Many things change as we age – from sleep to flexibility – but dietary needs evolve, too

WORDS: MICHELE O’CONNOR IMAGES: SHUTTERSTCOK

Eat well for a longer life

Nutrient requirements actually increase as we age,” explains Eva Humphries, registered nutritionist at KYN (kyn.co.uk).

“We take it for granted that children need nutrients to grow, but often forget that we equally need nutrients to repair.”

In later life, with metabolic and lifestyle changes, such as ill health, we need more nutrients.

“However, our digestive system becomes less efficient as we age, meaning we fail to absorb some of the nutrients in food,” she adds.

Protein, in particular, plays a crucial role as we age.

Nutritionist Raoul Rechnitz (instagram.com/pictureofhealthnutrition) says, “It’s important to increase our intake of lean meat, poultry, fish, beans and pulses, dairy etc. to help combat sarcopenia and preserve the muscles around our bones.”

Common Deficiencies

◆ Vitamin D: Low levels affect everything from our immune system to calcium absorption.
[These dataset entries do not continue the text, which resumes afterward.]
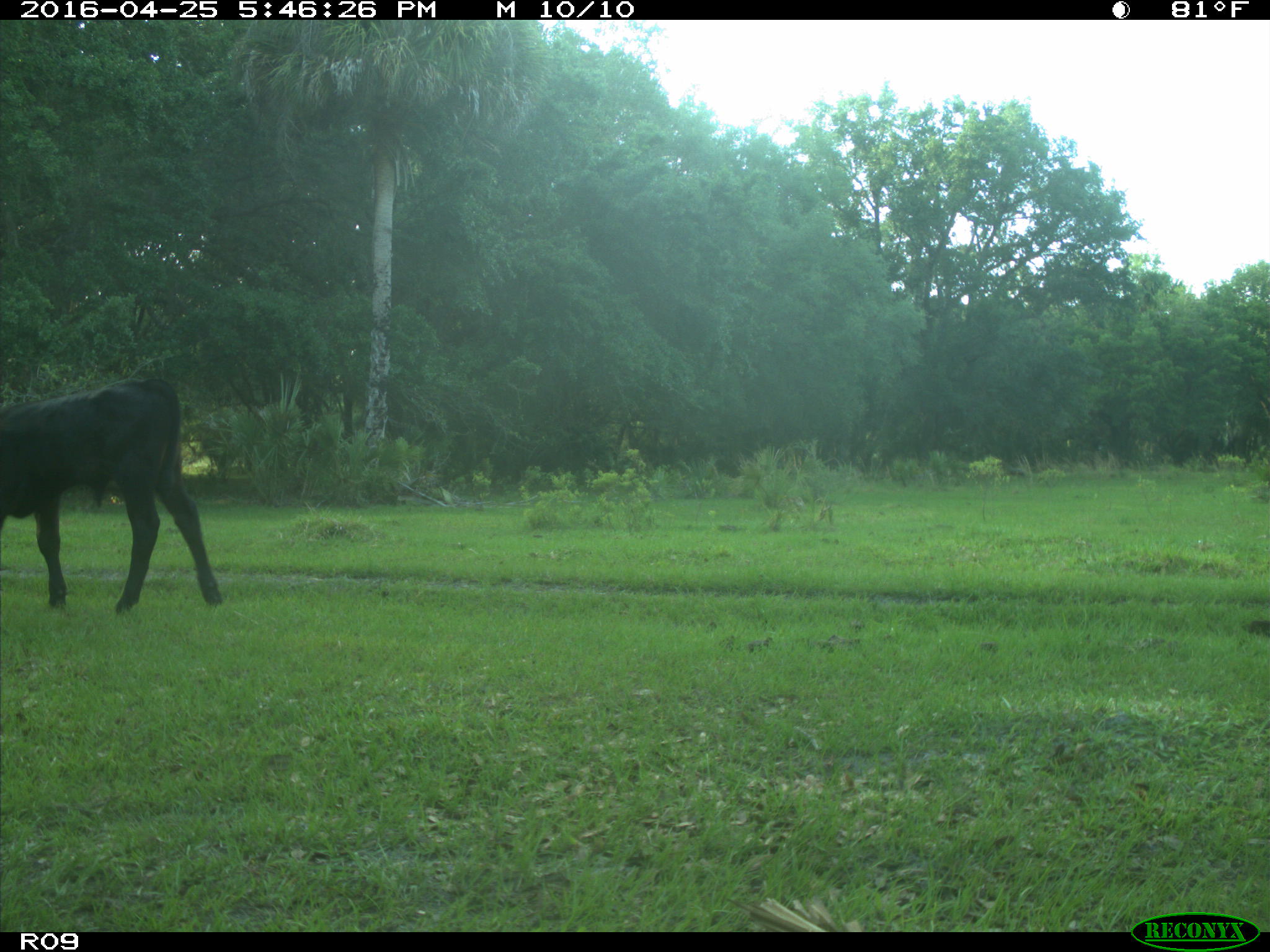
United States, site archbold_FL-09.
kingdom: Animalia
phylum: Chordata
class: Mammalia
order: Artiodactyla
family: Bovidae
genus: Bos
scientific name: Bos taurus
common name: domestic cow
Eat more: Egg yolks, liver and fatty fish. Take a supplement.
◆ Magnesium: Essential for energy production, nerve and muscle function. With Vitamin D and calcium it keeps bones strong. Eat more: Dark chocolate, pumpkin seeds, nuts, beans and leafy greens.
◆ Iron: Iron-deficiency anaemia contributes to depression, fatigue, loss of muscle capacity and impaired cognition. Eat more: Red meat, dried fruit, fortified cereals and green, leafy vegetables (add lemon juice to spinach to double iron absorption.)
◆ Calcium: Protects against osteoporosis, particularly during and after menopause. Eat more: Dairy, fortified nut milks, spinach, kale and oily fish.
◆ Potassium: Low levels can cause fatigue and muscle weakness. Eat more: Bananas, potatoes, salmon, leafy greens and lentils.
◆ Zinc: Depletion is associated with reduced immunity and poor cognitive function. Eat more: Liver, brown crab, venison, hemp and pumpkin seeds.
◆ Vitamin B12: Together with other B vitamins, B12 is vital for energy production and optimum brain function. Eat more: Egg yolks, liver, crab, sardines and mackerel, dark green leafy vegetables and aged cheeses, including parmesan.

Absorption Tricks

Soup is a great go-to lunch

◆ “Allow time to eat,” advises Eva. “The more we chew, the less our digestive system has to work.”

◆ Adding acid-containing food such as pickles, sauerkraut or lemon juice to meals assists in the breakdown of protein.